- _TASK DIRECTIONS_
Arrange the material below as a Markdown table with the columns Row and Text, giving each line its own numbered row and leaving out blank lines and pictures.

- _DATA ROWS_

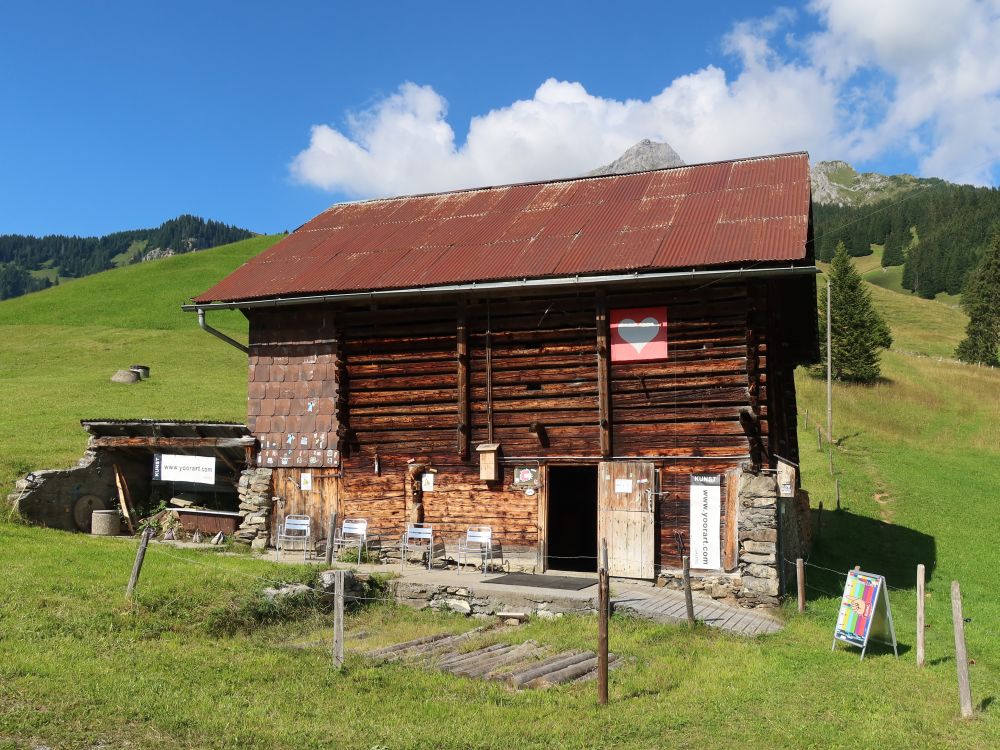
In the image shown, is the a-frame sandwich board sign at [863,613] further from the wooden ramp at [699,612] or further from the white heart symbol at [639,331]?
the white heart symbol at [639,331]

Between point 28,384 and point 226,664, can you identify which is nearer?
point 226,664

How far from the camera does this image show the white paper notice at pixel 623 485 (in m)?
16.1

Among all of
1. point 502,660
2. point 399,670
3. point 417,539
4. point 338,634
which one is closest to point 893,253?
point 417,539

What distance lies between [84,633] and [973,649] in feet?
42.4

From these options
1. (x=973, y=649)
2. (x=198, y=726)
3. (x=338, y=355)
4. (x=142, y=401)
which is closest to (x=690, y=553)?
(x=973, y=649)

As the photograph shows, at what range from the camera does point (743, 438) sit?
50.4 feet

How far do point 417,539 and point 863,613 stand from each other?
956 centimetres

- _WRITTEN RESPONSE_
| Row | Text |
|---|---|
| 1 | In the image shown, is the a-frame sandwich board sign at [863,613] further from the wooden ramp at [699,612] or further from the white heart symbol at [639,331]? |
| 2 | the white heart symbol at [639,331] |
| 3 | Between point 28,384 and point 226,664, can you identify which is nearer? |
| 4 | point 226,664 |
| 5 | How far from the camera does this image show the white paper notice at pixel 623 485 (in m)? |
| 6 | 16.1 |
| 7 | Among all of |
| 8 | 1. point 502,660 |
| 9 | 2. point 399,670 |
| 10 | 3. point 417,539 |
| 11 | 4. point 338,634 |
| 12 | which one is closest to point 893,253? |
| 13 | point 417,539 |
| 14 | What distance lies between [84,633] and [973,649] in feet? |
| 15 | 42.4 |
| 16 | From these options |
| 17 | 1. (x=973, y=649) |
| 18 | 2. (x=198, y=726) |
| 19 | 3. (x=338, y=355) |
| 20 | 4. (x=142, y=401) |
| 21 | which is closest to (x=690, y=553)? |
| 22 | (x=973, y=649) |
| 23 | As the photograph shows, at what range from the camera does point (743, 438) sit? |
| 24 | 50.4 feet |
| 25 | How far do point 417,539 and point 863,613 stand from each other? |
| 26 | 956 centimetres |